As creative artists we see and get a lot of inspiration in nature. Almost every song or video clip now is shot against a backdrop of beautiful and thriving nature. It is in this light that together with our international collaborators from Green Beats we have come together to support the protection of Atewa Forest Reserve and all other forests and water resources to help Ghana on a progressive cause to achieving Sustainable Development Goal 6 which is about clean water and sanitation. The goal is focussed on ensuring universal access to safe and affordable drinking water for all by 2030 which requires that we invest in adequate infrastructure, provide sanitation facilities, and encourage hygiene at every level. Importantly protecting and restoring water-related ecosystems such as forests, mountains, wetlands and rivers is essential if we are to mitigate water scarcity.We can no longer go about singing and turning a blind eye to the situation as if nothing is happening. For we are aware that if current trends of pollution continue, the water scarcity that we are already experiencing will get worse and worse and the common woman in the village and the child who should be in school, the our sisters who should be at work are those who are going to bear the brunt of this self-induced calamity.It is an issue of social and environmental responsibility and justice.
Our message is simple,
1. The destruction of our forests and water bodies which has gone on for so long, and addressed with piece meal measures and actions must end now.

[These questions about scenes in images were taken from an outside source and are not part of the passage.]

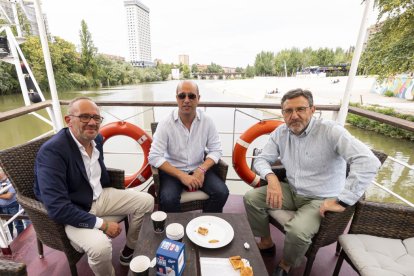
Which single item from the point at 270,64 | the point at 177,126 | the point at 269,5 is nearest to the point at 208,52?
the point at 269,5

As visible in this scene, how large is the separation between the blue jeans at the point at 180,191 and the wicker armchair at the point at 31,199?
1.76 ft

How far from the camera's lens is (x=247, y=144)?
211 cm

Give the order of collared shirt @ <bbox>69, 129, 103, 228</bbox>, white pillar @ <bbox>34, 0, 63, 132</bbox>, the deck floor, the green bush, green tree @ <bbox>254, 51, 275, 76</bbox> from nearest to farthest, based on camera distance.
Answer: collared shirt @ <bbox>69, 129, 103, 228</bbox> → the deck floor → white pillar @ <bbox>34, 0, 63, 132</bbox> → the green bush → green tree @ <bbox>254, 51, 275, 76</bbox>

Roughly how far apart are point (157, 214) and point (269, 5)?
2.12m

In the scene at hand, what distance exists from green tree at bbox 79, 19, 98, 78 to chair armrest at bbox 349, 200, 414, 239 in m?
30.2

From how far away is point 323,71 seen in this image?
47188mm

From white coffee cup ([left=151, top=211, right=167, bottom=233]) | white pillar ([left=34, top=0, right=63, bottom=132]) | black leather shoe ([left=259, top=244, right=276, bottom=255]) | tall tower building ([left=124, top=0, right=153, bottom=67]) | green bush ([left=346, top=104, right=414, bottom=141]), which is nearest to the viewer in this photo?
white coffee cup ([left=151, top=211, right=167, bottom=233])

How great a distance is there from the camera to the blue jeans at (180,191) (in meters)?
1.47

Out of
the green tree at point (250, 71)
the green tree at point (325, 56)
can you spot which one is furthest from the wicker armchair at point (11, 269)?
the green tree at point (325, 56)

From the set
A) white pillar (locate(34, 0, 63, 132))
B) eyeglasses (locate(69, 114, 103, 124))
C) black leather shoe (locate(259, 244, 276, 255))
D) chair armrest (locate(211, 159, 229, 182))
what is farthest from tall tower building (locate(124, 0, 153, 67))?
black leather shoe (locate(259, 244, 276, 255))

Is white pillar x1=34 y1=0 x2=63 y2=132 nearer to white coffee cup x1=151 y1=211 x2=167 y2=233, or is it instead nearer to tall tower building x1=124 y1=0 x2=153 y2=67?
tall tower building x1=124 y1=0 x2=153 y2=67

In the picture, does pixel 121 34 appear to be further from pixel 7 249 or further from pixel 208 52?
pixel 7 249

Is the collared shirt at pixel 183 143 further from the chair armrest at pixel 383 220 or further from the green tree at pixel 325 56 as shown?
the green tree at pixel 325 56

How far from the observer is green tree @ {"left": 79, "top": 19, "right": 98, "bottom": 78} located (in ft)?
88.4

2. As a matter of urgency we must all rally behind the campaign to save our water towers, especially Atewa Range Forest Reserve and upgrade it to a National so as to ensure long-term security for this beautiful cloud mountain that waters our lands and quench our thirst.
3. We invite you to come with us, as we explore the beautiful tourism potential of this forest and share with you its sights and sounds together with its beautiful people.
4. Finally, we invite you to support the campaign as state agencies and civil groups mobilize resources to promote and support green investments and businesses in the Atewa landscape and districts surrounding it.
We see value and purpose in this cause and like we always do, and now stronger than before, we are using our music and media platforms to not only raise awareness but to inspire all Ghanaians everywhere and the international community to rise up to the occasion and safeguard the Atewa Forest, and all other forests in Ghana and the rivers and streams that they provide for our well-being.
Atewa till Eternity. Atewa for National Park.